My opposition to allowing gay couples to adopt is rooted in my own early experience as the only child of a solo parent, my mother. I never knew my father. I described the lifelong effect of that situation in my memoir Daddy was a German Spy: Having lived for 70 years, I still have no idea what it means to be a man, what you’re supposed to feel, how you’re supposed to behave, what you’re supposed to do. I’m going to get into trouble for staring at men in buses. My defence will be that I was wondering whether the person opposite me met the criteria of ‘manness’. According to my wife, the ones I think might meet the criteria are ‘knitting pattern models’ – good-looking guys with lantern jaws, strong arms and Aran sweaters. I don’t know. It’s the not-knowing that’s the problem, because it robs you of confidence. I don’t particularly want to know how to be a good man, but how to be any sort of man, how to be comfortable in my man’s skin…. I’ve come to the conclusion that, with the exception of violence or abuse, a poor model would have been preferable to no model at all.
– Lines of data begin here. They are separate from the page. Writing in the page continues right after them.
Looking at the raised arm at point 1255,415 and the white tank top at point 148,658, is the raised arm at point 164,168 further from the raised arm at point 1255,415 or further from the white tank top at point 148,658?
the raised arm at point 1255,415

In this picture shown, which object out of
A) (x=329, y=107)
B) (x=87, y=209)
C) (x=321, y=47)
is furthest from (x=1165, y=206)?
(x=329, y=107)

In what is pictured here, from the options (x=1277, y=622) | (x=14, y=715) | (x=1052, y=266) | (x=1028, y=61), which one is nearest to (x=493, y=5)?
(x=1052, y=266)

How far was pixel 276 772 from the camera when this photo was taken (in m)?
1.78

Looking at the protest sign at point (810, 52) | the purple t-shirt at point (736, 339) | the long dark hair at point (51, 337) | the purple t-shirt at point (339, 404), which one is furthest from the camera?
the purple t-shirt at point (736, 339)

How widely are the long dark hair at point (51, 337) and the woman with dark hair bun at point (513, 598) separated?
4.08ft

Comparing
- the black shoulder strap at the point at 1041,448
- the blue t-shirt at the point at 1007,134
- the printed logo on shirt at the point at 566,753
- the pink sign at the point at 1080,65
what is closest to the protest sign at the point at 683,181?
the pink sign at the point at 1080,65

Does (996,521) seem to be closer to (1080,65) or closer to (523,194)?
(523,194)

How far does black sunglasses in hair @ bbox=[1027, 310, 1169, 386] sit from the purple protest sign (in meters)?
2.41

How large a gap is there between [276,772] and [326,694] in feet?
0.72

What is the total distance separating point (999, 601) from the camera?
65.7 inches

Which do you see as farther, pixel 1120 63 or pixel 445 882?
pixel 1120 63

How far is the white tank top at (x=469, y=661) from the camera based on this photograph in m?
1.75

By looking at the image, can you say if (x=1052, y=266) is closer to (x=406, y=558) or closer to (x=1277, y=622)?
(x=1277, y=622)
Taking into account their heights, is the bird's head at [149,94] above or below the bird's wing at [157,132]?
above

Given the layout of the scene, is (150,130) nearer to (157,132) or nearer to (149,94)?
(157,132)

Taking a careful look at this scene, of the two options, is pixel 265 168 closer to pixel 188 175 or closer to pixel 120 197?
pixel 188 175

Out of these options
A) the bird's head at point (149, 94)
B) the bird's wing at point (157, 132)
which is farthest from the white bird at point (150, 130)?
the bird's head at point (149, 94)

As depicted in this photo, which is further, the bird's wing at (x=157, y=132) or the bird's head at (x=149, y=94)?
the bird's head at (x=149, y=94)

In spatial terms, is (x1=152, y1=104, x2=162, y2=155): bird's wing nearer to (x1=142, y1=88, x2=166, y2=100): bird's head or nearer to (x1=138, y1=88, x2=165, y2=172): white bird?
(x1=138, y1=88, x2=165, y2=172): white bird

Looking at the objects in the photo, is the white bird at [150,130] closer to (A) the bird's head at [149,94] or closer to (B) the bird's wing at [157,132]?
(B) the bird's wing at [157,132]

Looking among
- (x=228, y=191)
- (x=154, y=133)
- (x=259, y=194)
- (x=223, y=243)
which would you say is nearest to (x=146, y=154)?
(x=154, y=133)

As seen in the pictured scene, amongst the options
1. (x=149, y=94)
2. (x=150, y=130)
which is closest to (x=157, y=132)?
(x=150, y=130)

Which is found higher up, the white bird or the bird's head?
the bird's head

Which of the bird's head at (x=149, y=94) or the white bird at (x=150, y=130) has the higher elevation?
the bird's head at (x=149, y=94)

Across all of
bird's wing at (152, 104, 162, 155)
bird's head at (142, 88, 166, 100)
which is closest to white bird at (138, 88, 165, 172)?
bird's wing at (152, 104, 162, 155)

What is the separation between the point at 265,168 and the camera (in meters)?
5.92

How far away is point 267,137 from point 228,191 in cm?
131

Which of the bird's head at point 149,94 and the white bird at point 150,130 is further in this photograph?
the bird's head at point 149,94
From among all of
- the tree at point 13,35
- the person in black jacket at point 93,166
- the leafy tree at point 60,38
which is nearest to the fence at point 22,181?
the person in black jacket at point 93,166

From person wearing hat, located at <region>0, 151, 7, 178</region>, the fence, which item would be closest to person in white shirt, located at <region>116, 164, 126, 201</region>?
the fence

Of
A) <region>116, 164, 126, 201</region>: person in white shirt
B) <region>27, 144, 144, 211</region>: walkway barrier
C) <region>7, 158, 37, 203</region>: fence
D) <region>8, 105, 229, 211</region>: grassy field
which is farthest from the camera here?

Of course lots of boys end up with one parent these days, most often their mother. It’s commonplace. It wasn’t commonplace when I was kid. I didn’t know anyone, either at school or in the town where we lived, who didn’t have two parents – one of either sex. I was unusual, different. I didn’t want to be unusual or different. Most kids don’t. I wanted to be ‘normal’.

There will always be kids without gender models – boys without fathers and (fewer) girls without mothers. Those, if you like, are the breaks. But that is very different from setting out, planning to deny a child the experience of having both a father and a mother.